Textauszug →
┄┄┄┄┄┄

Gemeinsames und Unterschiedliches
Zunächst überwiegen die Gemeinsamkeiten in beiden Erhebungen. Die Reihenfolge ist vergleichbar. Klar vorne sind zweimal Mario Fehr (parteilos), Natalie Rickli (SVP) und Ernst Stocker (SVP). Es folgen Martin Neukom (Grüne), Jacqueline Fehr (SP) und Carmen Walker Späh (FDP), alle einiges über dem ominösen Strich für den siebten Platz.
Nahe daran sind Silvia Steiner und Priska Seiler Graf. Bei der gfs.Bern-Umfrage lag Steiner noch vorne, bei der Tamedia-Erhebung sind sie punktgenau ex aequo.
Die anderen Regierungsratskandidaten liegen übereinstimmend zurück. Das gilt in beiden Umfragen sowohl für Peter Grünenfelder als auch Benno Scherrer. Im Normalfall reicht das nicht, um massgeblich ins Geschehen eingreifen zu können.

Trends im Wahlkampf?
Man könnte auch versucht sein, die beiden Umfragen als Trend-Instrumente zu lesen. Dies obwohl sie von verschiedenen Instituten gemacht wurden.
Etwas verbessert hätten sich demnach Rickli, Seiler Graf und Scherrer. Bei Seiler Graf könnte das entscheidend werden. Verschlechtert hätte sich einzig Neukom, ohne dass es Auswirkungen auf die Wahl zeigt.

┄┄┄┄┄┄

Datenauszug →
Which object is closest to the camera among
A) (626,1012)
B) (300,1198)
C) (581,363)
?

┄┄┄┄┄┄

Aufgabenstellung → Führe den Textauszug über die beiden Umfragen zur Regierungsratswahl nach seinem letzten Satz weiter. Die Datensätze sind eigenständiges Material und gehören nicht zum Textauszug.

Schriftliche Antwort →
Bei allen anderen wären die ausgewiesenen Veränderungen im Unsicherheitsbereich und sollten nicht überbewertet werden.
Aber eben: Es sind zwei verschiedene Umfragen! Streng genommen, ist das überinterpretiert.

Regel bei Majorwahlen
Generell bestätigt sich, dass Bisherige gute Wiederwahlchancen haben. Das gilt selbst für den ex-SP-Regierungsrat Mario Fehr, der erstmals als Parteiloser antritt. Entscheidend ist, dass Bisherige in keinen Skandal verwickelt sind.
Umstritten ist im Wahlkampf namentlich der Umgang der Justizdirektion und alten Daten. Man kann das als Grund sehen, dass J. Fehr diesmal weniger weit vorne liegt als noch 2019. Ihre Wiederwahl scheint aber nicht gefährdet. Zudem versucht die Massnahmen-Gegnerschaft in Sachen Pandemie das Verhalten von Rickli und Steiner bei der Bewältigung der Corona-Krise zu skandalisieren. Im ersten Fall ist es offensichtlich wirkungslos, im zweiten könnte es massgeblich werden.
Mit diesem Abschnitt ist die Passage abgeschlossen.